Anne Greeley (2006) completed a DPhil in Modern History at Linacre. Receiving a scholarship enabled Anne to pursue her passion and to thrive in a field that helps inspire the next generation. In this article Anne shares her journey from dreaming of working in the arts, learning to become a critical thinker and ultimately striving to cultivate her students into thoughtful observers and curators of visual culture.
From a relatively young age, I had hopes of one day devoting myself professionally to the arts, for which I have always enjoyed a natural affinity. It was not until my second year of college, however, that I discovered the field of art history and set my sights on becoming a trained art historian. Having taught now for eleven years on the faculty at Indiana Wesleyan University in Marion, Indiana, where I serve as Professor of Art History and Chair of the Division of Art + Design, I can say that my graduate studies at Oxford – and particularly, my doctoral studies at Linacre – were vital in preparing me for a vocation that has profoundly enriched my life and given me a deep sense of purpose.
One of my greatest joys as a professor in art history is the opportunity and privilege to teach in the general education curriculum and interact with students from all walks of academia. Many of them are surprised to discover how art history and theory intersects with literally every area of study. The inexhaustible interdisciplinarity of art and art history is something that was deeply impressed on me during the doctoral work I undertook at Linacre. My DPhil research into an obscure issue in the work of a well-known modernist painter led me into deeper studies in philosophical metaphysics, world religions, and theatre and performance studies, among numerous other topics.
In the research I have undertaken since that time, each project has opened up new intellectual horizons that have expanded my knowledge and caused me to think more connectively about different aspects of the world we inhabit. This, in turn, has granted me a unique ability to successfully communicate the relevance and usefulness of the visual arts to a diverse population of students who are increasingly sceptical about their practical merits.
Even more valuable to the work I complete as an educator are the ways in which my DPhil studies helped me to become a more critical and sophisticated thinker. Over the course of my research project, I faced numerous problems in art historical analysis and interpretation that I had previously considered only in the abstract, such as the difficulty of reconciling artistic intent with critical perception of a work’s meaning, and of dealing with indeterminate and conflicting pieces of evidence. It was only through very painstaking and persistent attempts to resolve these problems – that is, through much trial and failure – that I discovered creative and nuanced solutions that resolved the evidence into a coherent whole. I learned the importance of holding opposing ideas in tension, and the necessity of critically interrogating even the most widely accepted ideas.

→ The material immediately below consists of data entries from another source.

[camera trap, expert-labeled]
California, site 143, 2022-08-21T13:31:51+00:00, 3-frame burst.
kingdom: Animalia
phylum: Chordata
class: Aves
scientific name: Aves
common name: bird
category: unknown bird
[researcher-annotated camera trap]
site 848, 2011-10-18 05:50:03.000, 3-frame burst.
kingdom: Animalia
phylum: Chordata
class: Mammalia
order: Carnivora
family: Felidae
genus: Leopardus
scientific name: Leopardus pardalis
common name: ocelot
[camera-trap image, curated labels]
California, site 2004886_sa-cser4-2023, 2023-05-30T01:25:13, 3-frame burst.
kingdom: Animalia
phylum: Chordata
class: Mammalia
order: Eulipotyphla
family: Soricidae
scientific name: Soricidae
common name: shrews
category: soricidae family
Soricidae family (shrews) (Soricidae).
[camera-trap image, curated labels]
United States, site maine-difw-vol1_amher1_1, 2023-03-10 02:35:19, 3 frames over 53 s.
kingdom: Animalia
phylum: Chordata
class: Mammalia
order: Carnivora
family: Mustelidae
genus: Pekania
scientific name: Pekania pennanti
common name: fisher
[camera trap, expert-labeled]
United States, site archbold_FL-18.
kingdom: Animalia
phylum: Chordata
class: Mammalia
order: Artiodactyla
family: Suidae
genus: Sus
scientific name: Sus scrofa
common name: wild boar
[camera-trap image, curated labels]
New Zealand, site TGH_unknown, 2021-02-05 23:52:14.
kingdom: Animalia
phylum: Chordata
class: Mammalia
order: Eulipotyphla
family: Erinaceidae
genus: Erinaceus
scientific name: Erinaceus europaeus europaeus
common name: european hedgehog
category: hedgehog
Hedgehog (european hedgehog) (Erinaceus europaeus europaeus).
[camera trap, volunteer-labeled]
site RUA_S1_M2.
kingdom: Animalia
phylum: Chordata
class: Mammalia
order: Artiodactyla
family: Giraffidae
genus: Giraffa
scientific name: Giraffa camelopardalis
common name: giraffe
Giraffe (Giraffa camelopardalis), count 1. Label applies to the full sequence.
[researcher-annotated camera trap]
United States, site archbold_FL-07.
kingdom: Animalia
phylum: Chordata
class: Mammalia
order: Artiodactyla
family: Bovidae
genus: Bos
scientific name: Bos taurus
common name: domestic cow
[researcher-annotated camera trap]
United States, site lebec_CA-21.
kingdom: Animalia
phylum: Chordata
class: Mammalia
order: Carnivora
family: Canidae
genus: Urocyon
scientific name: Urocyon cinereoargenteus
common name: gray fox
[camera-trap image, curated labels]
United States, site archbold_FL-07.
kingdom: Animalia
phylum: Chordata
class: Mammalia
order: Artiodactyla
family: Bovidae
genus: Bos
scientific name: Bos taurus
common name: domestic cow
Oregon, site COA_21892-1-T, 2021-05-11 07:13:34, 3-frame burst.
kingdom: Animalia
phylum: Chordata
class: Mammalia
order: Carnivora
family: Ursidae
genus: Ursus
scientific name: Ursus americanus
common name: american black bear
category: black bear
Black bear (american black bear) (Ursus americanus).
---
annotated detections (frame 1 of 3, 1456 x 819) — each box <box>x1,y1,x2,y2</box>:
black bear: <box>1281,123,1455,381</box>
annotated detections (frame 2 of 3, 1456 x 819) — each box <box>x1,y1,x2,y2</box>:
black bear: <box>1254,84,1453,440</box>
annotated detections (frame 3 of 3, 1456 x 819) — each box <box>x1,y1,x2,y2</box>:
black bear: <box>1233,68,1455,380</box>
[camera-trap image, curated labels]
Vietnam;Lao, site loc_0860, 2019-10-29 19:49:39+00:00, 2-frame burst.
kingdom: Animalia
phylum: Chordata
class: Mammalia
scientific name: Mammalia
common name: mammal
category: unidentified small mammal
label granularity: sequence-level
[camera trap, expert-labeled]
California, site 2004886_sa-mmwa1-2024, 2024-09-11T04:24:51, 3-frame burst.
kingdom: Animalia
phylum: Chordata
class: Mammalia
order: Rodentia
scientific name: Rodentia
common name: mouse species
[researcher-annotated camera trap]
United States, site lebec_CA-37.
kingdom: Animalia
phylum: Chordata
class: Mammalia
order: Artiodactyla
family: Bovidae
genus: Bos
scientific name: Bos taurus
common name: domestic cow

Ultimately, the many practical challenges I encountered and subsequently overcame helped me to cultivate the analytical mind and critical eye of the art historian, which I now strive to develop in my art and design students. My studies gave me the needed skills to help those students become more thoughtful observers and creators of visual and material culture and more savvy consumers and producers of knowledge. At a time when the value of higher education is increasingly being called into question, and when funding for the humanities is becoming scarce, I am tremendously grateful to Linacre College and its generous benefactors for supporting my education through the Mary Blaschko Graduate Scholarship. The funding I received helped alleviate a considerable financial burden incurred through years of graduate study as an international student, and further enabled me to become part of the vibrant and welcoming intellectual community that exists at Linacre College.
In thinking back to the beginning of that journey, I recall that when I began my doctoral studies at Oxford, I expected to leave with a world-class degree that would grant me access to a life of teaching in the academic field I was most passionate about. But what I gained, in addition to this, was a richer interior life and more perceptive orientation to the world that I have been able to invite my students to share.